### [Task instructions]
Rewrite the section of the oil-price article that opens with the words containing "SEAN DOUGLAS Sunday, August" and closes with "for October delivery.", putting "petroleum" in place of "crude oil".

### [Page text]
+++

SEAN DOUGLAS Sunday, August 22 2004

A flood of petro-dollars is expected to hit Trinidad and Tobago, as the war in Iraq pushes the price of crude oil to almost US$50 per barrel. But up to yesterday no one in the Government could say how this unexpected windfall would be used to benefit the people of Trinidad and Tobago. Last October Prime Minister Patrick Manning predicated the National Budget 2003 on an oil price of US$25 per barrel, but last Friday the price soared to US$49.40 per barrel for sweet light crude oil in New York for October delivery.
      
Despite a small dip to US$47.86 at the close of the market Friday, international commentators have forecast oil prices will stay high and maybe go even higher than US$50 per barrel. Oil prices are high because on one hand the Iraqi oil supply has been halved under the threat of fighting between US forces and the militia of Shi’ite cleric Moqtada al-Sadr, while on the other hand demand remains high from populous countries like China, India and the USA. Locally people are asking how these high global oil prices will benefit Trinidad and Tobago. Manning had said his last $22 billion Budget was to be partly funded by appropriations of $16 billion, but it is unclear if this estimate of revenue is being upwardly revised in light of a virtual doubling of the price of oil.

What is to happen to the extra revenue, people are asking? Where is the money to go? Last Budget Manning boasted of depositing $497 million in 2002 into the Revenue Stabilisation Fund, established to buffer the country’s energy revenues from various price fluctuations. Will he now follow suit and place the windfall money into this fund? Or alternatively does the country need to fund any needy areas, such as social aid? But meanwhile, Opposition Senator Carolyn Seepersad-Bachan was concerned that in the recent past the Government had not been able to publicly quantify the additional revenue from the oil-sector brought on by rising oil prices.

“I, and Mr Yetming, had asked the Government why there were no higher revenues from the petrol sector,” she bemoaned. Recalling the Government’s alleged anomalies in the oil taxation regime, Seepersad-Bachan lamented: “So the Government reported no increase in revenues despite the high prices.” But yesterday no one in Government could be reached to clarify how  the oil bonanza will benefit the country. Minister of Finance, Prime Minister Patrick Manning, was still in Cuba until Thursday. Minister of Energy, Eric Williams, was also out of the country. Minister of Trade Ken Valley could not be reached at a function in South.

+++

### [Data supplied]

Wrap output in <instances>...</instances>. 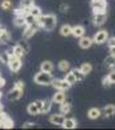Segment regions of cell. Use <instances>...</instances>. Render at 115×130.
Segmentation results:
<instances>
[{
    "label": "cell",
    "mask_w": 115,
    "mask_h": 130,
    "mask_svg": "<svg viewBox=\"0 0 115 130\" xmlns=\"http://www.w3.org/2000/svg\"><path fill=\"white\" fill-rule=\"evenodd\" d=\"M27 113H28V115H31V116H36V115H39V113H40V111H39V108L36 107L35 102L30 103V104L27 105Z\"/></svg>",
    "instance_id": "44dd1931"
},
{
    "label": "cell",
    "mask_w": 115,
    "mask_h": 130,
    "mask_svg": "<svg viewBox=\"0 0 115 130\" xmlns=\"http://www.w3.org/2000/svg\"><path fill=\"white\" fill-rule=\"evenodd\" d=\"M38 22L40 24V27H43L45 31H52L54 30L56 25H57V17L54 14H41L38 18Z\"/></svg>",
    "instance_id": "6da1fadb"
},
{
    "label": "cell",
    "mask_w": 115,
    "mask_h": 130,
    "mask_svg": "<svg viewBox=\"0 0 115 130\" xmlns=\"http://www.w3.org/2000/svg\"><path fill=\"white\" fill-rule=\"evenodd\" d=\"M0 127H13V121L12 118L8 117L5 113H3V117H2V122H0Z\"/></svg>",
    "instance_id": "2e32d148"
},
{
    "label": "cell",
    "mask_w": 115,
    "mask_h": 130,
    "mask_svg": "<svg viewBox=\"0 0 115 130\" xmlns=\"http://www.w3.org/2000/svg\"><path fill=\"white\" fill-rule=\"evenodd\" d=\"M43 102H44V100H35V104H36V107L39 108V111H41V108H43Z\"/></svg>",
    "instance_id": "b9f144b4"
},
{
    "label": "cell",
    "mask_w": 115,
    "mask_h": 130,
    "mask_svg": "<svg viewBox=\"0 0 115 130\" xmlns=\"http://www.w3.org/2000/svg\"><path fill=\"white\" fill-rule=\"evenodd\" d=\"M53 69H54V65H53V62L52 61H43L41 62V65H40V70H43V72H47V73H52L53 72Z\"/></svg>",
    "instance_id": "9a60e30c"
},
{
    "label": "cell",
    "mask_w": 115,
    "mask_h": 130,
    "mask_svg": "<svg viewBox=\"0 0 115 130\" xmlns=\"http://www.w3.org/2000/svg\"><path fill=\"white\" fill-rule=\"evenodd\" d=\"M107 46L109 47H112V46H115V37H112V38H107Z\"/></svg>",
    "instance_id": "ab89813d"
},
{
    "label": "cell",
    "mask_w": 115,
    "mask_h": 130,
    "mask_svg": "<svg viewBox=\"0 0 115 130\" xmlns=\"http://www.w3.org/2000/svg\"><path fill=\"white\" fill-rule=\"evenodd\" d=\"M9 59H10V55L8 53V51H2V52H0V62H2V64L8 65Z\"/></svg>",
    "instance_id": "4316f807"
},
{
    "label": "cell",
    "mask_w": 115,
    "mask_h": 130,
    "mask_svg": "<svg viewBox=\"0 0 115 130\" xmlns=\"http://www.w3.org/2000/svg\"><path fill=\"white\" fill-rule=\"evenodd\" d=\"M102 85L105 86V87H109V86H111V82L109 81L107 75H106V77H103V79H102Z\"/></svg>",
    "instance_id": "8d00e7d4"
},
{
    "label": "cell",
    "mask_w": 115,
    "mask_h": 130,
    "mask_svg": "<svg viewBox=\"0 0 115 130\" xmlns=\"http://www.w3.org/2000/svg\"><path fill=\"white\" fill-rule=\"evenodd\" d=\"M79 69H80L83 73H84V74L87 75V74H89V73L92 72V69H93V68H92V65H91L89 62H83V64H81V67H80Z\"/></svg>",
    "instance_id": "f546056e"
},
{
    "label": "cell",
    "mask_w": 115,
    "mask_h": 130,
    "mask_svg": "<svg viewBox=\"0 0 115 130\" xmlns=\"http://www.w3.org/2000/svg\"><path fill=\"white\" fill-rule=\"evenodd\" d=\"M85 34V29L84 26H81V25H76V26H72V34L71 35H74L75 38H80Z\"/></svg>",
    "instance_id": "5bb4252c"
},
{
    "label": "cell",
    "mask_w": 115,
    "mask_h": 130,
    "mask_svg": "<svg viewBox=\"0 0 115 130\" xmlns=\"http://www.w3.org/2000/svg\"><path fill=\"white\" fill-rule=\"evenodd\" d=\"M107 38H109V32L106 30H100L96 32L92 39H93V43H96V44H102V43H105L107 40Z\"/></svg>",
    "instance_id": "52a82bcc"
},
{
    "label": "cell",
    "mask_w": 115,
    "mask_h": 130,
    "mask_svg": "<svg viewBox=\"0 0 115 130\" xmlns=\"http://www.w3.org/2000/svg\"><path fill=\"white\" fill-rule=\"evenodd\" d=\"M8 67H9L10 72L17 73V72L21 69V67H22V61H21V59H19V57H17V56L12 55V56H10V59H9Z\"/></svg>",
    "instance_id": "5b68a950"
},
{
    "label": "cell",
    "mask_w": 115,
    "mask_h": 130,
    "mask_svg": "<svg viewBox=\"0 0 115 130\" xmlns=\"http://www.w3.org/2000/svg\"><path fill=\"white\" fill-rule=\"evenodd\" d=\"M0 7H2L3 10H12L13 4H12V2H10V0H3L2 4H0Z\"/></svg>",
    "instance_id": "e575fe53"
},
{
    "label": "cell",
    "mask_w": 115,
    "mask_h": 130,
    "mask_svg": "<svg viewBox=\"0 0 115 130\" xmlns=\"http://www.w3.org/2000/svg\"><path fill=\"white\" fill-rule=\"evenodd\" d=\"M9 42H10V32L4 27H0V43L7 44Z\"/></svg>",
    "instance_id": "4fadbf2b"
},
{
    "label": "cell",
    "mask_w": 115,
    "mask_h": 130,
    "mask_svg": "<svg viewBox=\"0 0 115 130\" xmlns=\"http://www.w3.org/2000/svg\"><path fill=\"white\" fill-rule=\"evenodd\" d=\"M58 69H60L61 72H64V73L70 72V70H71L70 62H69V61H66V60H61V61L58 62Z\"/></svg>",
    "instance_id": "7402d4cb"
},
{
    "label": "cell",
    "mask_w": 115,
    "mask_h": 130,
    "mask_svg": "<svg viewBox=\"0 0 115 130\" xmlns=\"http://www.w3.org/2000/svg\"><path fill=\"white\" fill-rule=\"evenodd\" d=\"M92 44H93V39H92V38L85 37V35H83V37L79 38V47H80V48L87 50V48H89Z\"/></svg>",
    "instance_id": "8fae6325"
},
{
    "label": "cell",
    "mask_w": 115,
    "mask_h": 130,
    "mask_svg": "<svg viewBox=\"0 0 115 130\" xmlns=\"http://www.w3.org/2000/svg\"><path fill=\"white\" fill-rule=\"evenodd\" d=\"M107 4L105 0H92V10L93 13H103L106 12Z\"/></svg>",
    "instance_id": "3957f363"
},
{
    "label": "cell",
    "mask_w": 115,
    "mask_h": 130,
    "mask_svg": "<svg viewBox=\"0 0 115 130\" xmlns=\"http://www.w3.org/2000/svg\"><path fill=\"white\" fill-rule=\"evenodd\" d=\"M107 78H109V81L111 82V85L115 83V70H111V72L107 74Z\"/></svg>",
    "instance_id": "d590c367"
},
{
    "label": "cell",
    "mask_w": 115,
    "mask_h": 130,
    "mask_svg": "<svg viewBox=\"0 0 115 130\" xmlns=\"http://www.w3.org/2000/svg\"><path fill=\"white\" fill-rule=\"evenodd\" d=\"M101 111L98 109V108H91V109L88 111V113H87V116H88V118H91V120H97V118H100L101 117Z\"/></svg>",
    "instance_id": "e0dca14e"
},
{
    "label": "cell",
    "mask_w": 115,
    "mask_h": 130,
    "mask_svg": "<svg viewBox=\"0 0 115 130\" xmlns=\"http://www.w3.org/2000/svg\"><path fill=\"white\" fill-rule=\"evenodd\" d=\"M36 21H38V18H35L33 14H30V13L25 14V25H26V26H28V25H31V24L36 22Z\"/></svg>",
    "instance_id": "836d02e7"
},
{
    "label": "cell",
    "mask_w": 115,
    "mask_h": 130,
    "mask_svg": "<svg viewBox=\"0 0 115 130\" xmlns=\"http://www.w3.org/2000/svg\"><path fill=\"white\" fill-rule=\"evenodd\" d=\"M107 18V14L106 12H103V13H93V25L95 26H102L103 24H105V21Z\"/></svg>",
    "instance_id": "9c48e42d"
},
{
    "label": "cell",
    "mask_w": 115,
    "mask_h": 130,
    "mask_svg": "<svg viewBox=\"0 0 115 130\" xmlns=\"http://www.w3.org/2000/svg\"><path fill=\"white\" fill-rule=\"evenodd\" d=\"M22 95H23V90H22V89L13 87L12 90L7 94V99H8L9 102H16V100L19 99V98H22Z\"/></svg>",
    "instance_id": "8992f818"
},
{
    "label": "cell",
    "mask_w": 115,
    "mask_h": 130,
    "mask_svg": "<svg viewBox=\"0 0 115 130\" xmlns=\"http://www.w3.org/2000/svg\"><path fill=\"white\" fill-rule=\"evenodd\" d=\"M40 29V24L38 22H34V24H31L28 26H25V31H23V38L25 39H28L31 37H34L35 35V32Z\"/></svg>",
    "instance_id": "277c9868"
},
{
    "label": "cell",
    "mask_w": 115,
    "mask_h": 130,
    "mask_svg": "<svg viewBox=\"0 0 115 130\" xmlns=\"http://www.w3.org/2000/svg\"><path fill=\"white\" fill-rule=\"evenodd\" d=\"M35 124H33V122H26V124H23V127H31V126H34Z\"/></svg>",
    "instance_id": "7bdbcfd3"
},
{
    "label": "cell",
    "mask_w": 115,
    "mask_h": 130,
    "mask_svg": "<svg viewBox=\"0 0 115 130\" xmlns=\"http://www.w3.org/2000/svg\"><path fill=\"white\" fill-rule=\"evenodd\" d=\"M102 113L105 115V116H107V117L114 116V115H115V105H114V104H107L105 108H103Z\"/></svg>",
    "instance_id": "603a6c76"
},
{
    "label": "cell",
    "mask_w": 115,
    "mask_h": 130,
    "mask_svg": "<svg viewBox=\"0 0 115 130\" xmlns=\"http://www.w3.org/2000/svg\"><path fill=\"white\" fill-rule=\"evenodd\" d=\"M60 34L62 37H69L72 34V26L70 25H62L61 29H60Z\"/></svg>",
    "instance_id": "ffe728a7"
},
{
    "label": "cell",
    "mask_w": 115,
    "mask_h": 130,
    "mask_svg": "<svg viewBox=\"0 0 115 130\" xmlns=\"http://www.w3.org/2000/svg\"><path fill=\"white\" fill-rule=\"evenodd\" d=\"M109 50H110V53H111V55H115V46L109 47Z\"/></svg>",
    "instance_id": "ee69618b"
},
{
    "label": "cell",
    "mask_w": 115,
    "mask_h": 130,
    "mask_svg": "<svg viewBox=\"0 0 115 130\" xmlns=\"http://www.w3.org/2000/svg\"><path fill=\"white\" fill-rule=\"evenodd\" d=\"M105 65H106V68L109 69H114L115 68V55H110L105 59Z\"/></svg>",
    "instance_id": "cb8c5ba5"
},
{
    "label": "cell",
    "mask_w": 115,
    "mask_h": 130,
    "mask_svg": "<svg viewBox=\"0 0 115 130\" xmlns=\"http://www.w3.org/2000/svg\"><path fill=\"white\" fill-rule=\"evenodd\" d=\"M65 79H66V82H67V83H70V85H75V83H78L76 78L74 77V74L71 73V70L66 73V77H65Z\"/></svg>",
    "instance_id": "d6a6232c"
},
{
    "label": "cell",
    "mask_w": 115,
    "mask_h": 130,
    "mask_svg": "<svg viewBox=\"0 0 115 130\" xmlns=\"http://www.w3.org/2000/svg\"><path fill=\"white\" fill-rule=\"evenodd\" d=\"M76 126L78 124L74 118H65L64 124H62V127H65V129H75Z\"/></svg>",
    "instance_id": "d6986e66"
},
{
    "label": "cell",
    "mask_w": 115,
    "mask_h": 130,
    "mask_svg": "<svg viewBox=\"0 0 115 130\" xmlns=\"http://www.w3.org/2000/svg\"><path fill=\"white\" fill-rule=\"evenodd\" d=\"M13 22H14V26H17V27H23V26H26V25H25V16H16Z\"/></svg>",
    "instance_id": "83f0119b"
},
{
    "label": "cell",
    "mask_w": 115,
    "mask_h": 130,
    "mask_svg": "<svg viewBox=\"0 0 115 130\" xmlns=\"http://www.w3.org/2000/svg\"><path fill=\"white\" fill-rule=\"evenodd\" d=\"M66 100V94L65 91H61V90H57V92H54L53 98H52V103H56V104H61Z\"/></svg>",
    "instance_id": "7c38bea8"
},
{
    "label": "cell",
    "mask_w": 115,
    "mask_h": 130,
    "mask_svg": "<svg viewBox=\"0 0 115 130\" xmlns=\"http://www.w3.org/2000/svg\"><path fill=\"white\" fill-rule=\"evenodd\" d=\"M13 48V55L14 56H17V57H19V59H22L23 56H25V50L22 48V46L21 44H16V46H13L12 47Z\"/></svg>",
    "instance_id": "ac0fdd59"
},
{
    "label": "cell",
    "mask_w": 115,
    "mask_h": 130,
    "mask_svg": "<svg viewBox=\"0 0 115 130\" xmlns=\"http://www.w3.org/2000/svg\"><path fill=\"white\" fill-rule=\"evenodd\" d=\"M52 81H53L52 74L50 73H47V72H43V70H40L39 73H36L35 77H34V82L36 85H40V86L52 85Z\"/></svg>",
    "instance_id": "7a4b0ae2"
},
{
    "label": "cell",
    "mask_w": 115,
    "mask_h": 130,
    "mask_svg": "<svg viewBox=\"0 0 115 130\" xmlns=\"http://www.w3.org/2000/svg\"><path fill=\"white\" fill-rule=\"evenodd\" d=\"M28 13L33 14L35 18H39V17L41 16V9H40L39 7H36V5H33V7L28 9Z\"/></svg>",
    "instance_id": "484cf974"
},
{
    "label": "cell",
    "mask_w": 115,
    "mask_h": 130,
    "mask_svg": "<svg viewBox=\"0 0 115 130\" xmlns=\"http://www.w3.org/2000/svg\"><path fill=\"white\" fill-rule=\"evenodd\" d=\"M52 86L56 89V90H61V91H66V90H69L70 89V83H67L66 82V79L64 78V79H54L53 78V81H52Z\"/></svg>",
    "instance_id": "ba28073f"
},
{
    "label": "cell",
    "mask_w": 115,
    "mask_h": 130,
    "mask_svg": "<svg viewBox=\"0 0 115 130\" xmlns=\"http://www.w3.org/2000/svg\"><path fill=\"white\" fill-rule=\"evenodd\" d=\"M65 115L64 113H54V115H52L50 117H49V122L50 124H53V125H58V126H62V124H64V121H65Z\"/></svg>",
    "instance_id": "30bf717a"
},
{
    "label": "cell",
    "mask_w": 115,
    "mask_h": 130,
    "mask_svg": "<svg viewBox=\"0 0 115 130\" xmlns=\"http://www.w3.org/2000/svg\"><path fill=\"white\" fill-rule=\"evenodd\" d=\"M33 5H35L34 0H21V3H19V7L23 8V9H26V10H28Z\"/></svg>",
    "instance_id": "f1b7e54d"
},
{
    "label": "cell",
    "mask_w": 115,
    "mask_h": 130,
    "mask_svg": "<svg viewBox=\"0 0 115 130\" xmlns=\"http://www.w3.org/2000/svg\"><path fill=\"white\" fill-rule=\"evenodd\" d=\"M71 73L74 74V77L76 78V81H78V82L83 81V79H84V77H85V74L83 73L80 69H71Z\"/></svg>",
    "instance_id": "d4e9b609"
},
{
    "label": "cell",
    "mask_w": 115,
    "mask_h": 130,
    "mask_svg": "<svg viewBox=\"0 0 115 130\" xmlns=\"http://www.w3.org/2000/svg\"><path fill=\"white\" fill-rule=\"evenodd\" d=\"M14 87H18V89H25V83L22 82V81H17L16 83H14Z\"/></svg>",
    "instance_id": "74e56055"
},
{
    "label": "cell",
    "mask_w": 115,
    "mask_h": 130,
    "mask_svg": "<svg viewBox=\"0 0 115 130\" xmlns=\"http://www.w3.org/2000/svg\"><path fill=\"white\" fill-rule=\"evenodd\" d=\"M52 108V100H44L43 102V108H41L40 113H49Z\"/></svg>",
    "instance_id": "1f68e13d"
},
{
    "label": "cell",
    "mask_w": 115,
    "mask_h": 130,
    "mask_svg": "<svg viewBox=\"0 0 115 130\" xmlns=\"http://www.w3.org/2000/svg\"><path fill=\"white\" fill-rule=\"evenodd\" d=\"M60 10L62 13H66L67 10H69V5H66V4H62L61 7H60Z\"/></svg>",
    "instance_id": "60d3db41"
},
{
    "label": "cell",
    "mask_w": 115,
    "mask_h": 130,
    "mask_svg": "<svg viewBox=\"0 0 115 130\" xmlns=\"http://www.w3.org/2000/svg\"><path fill=\"white\" fill-rule=\"evenodd\" d=\"M60 107H61V113H64V115H67L71 111V104L70 103H66V100L64 103H61Z\"/></svg>",
    "instance_id": "4dcf8cb0"
},
{
    "label": "cell",
    "mask_w": 115,
    "mask_h": 130,
    "mask_svg": "<svg viewBox=\"0 0 115 130\" xmlns=\"http://www.w3.org/2000/svg\"><path fill=\"white\" fill-rule=\"evenodd\" d=\"M18 44H21V46H22V48L25 50V52H28V44H27V43H26L25 40H22V42H19Z\"/></svg>",
    "instance_id": "f35d334b"
}]
</instances>
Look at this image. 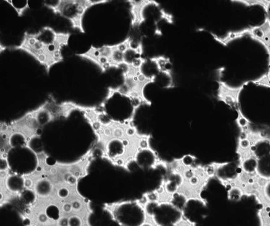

+++

### [Solution to this exercise]
SEAN DOUGLAS Sunday, August 22 2004

A flood of petro-dollars is expected to hit Trinidad and Tobago, as the war in Iraq pushes the price of petroleum to almost US$50 per barrel. But up to yesterday no one in the Government could say how this unexpected windfall would be used to benefit the people of Trinidad and Tobago. Last October Prime Minister Patrick Manning predicated the National Budget 2003 on an oil price of US$25 per barrel, but last Friday the price soared to US$49.40 per barrel for sweet light petroleum in New York for October delivery.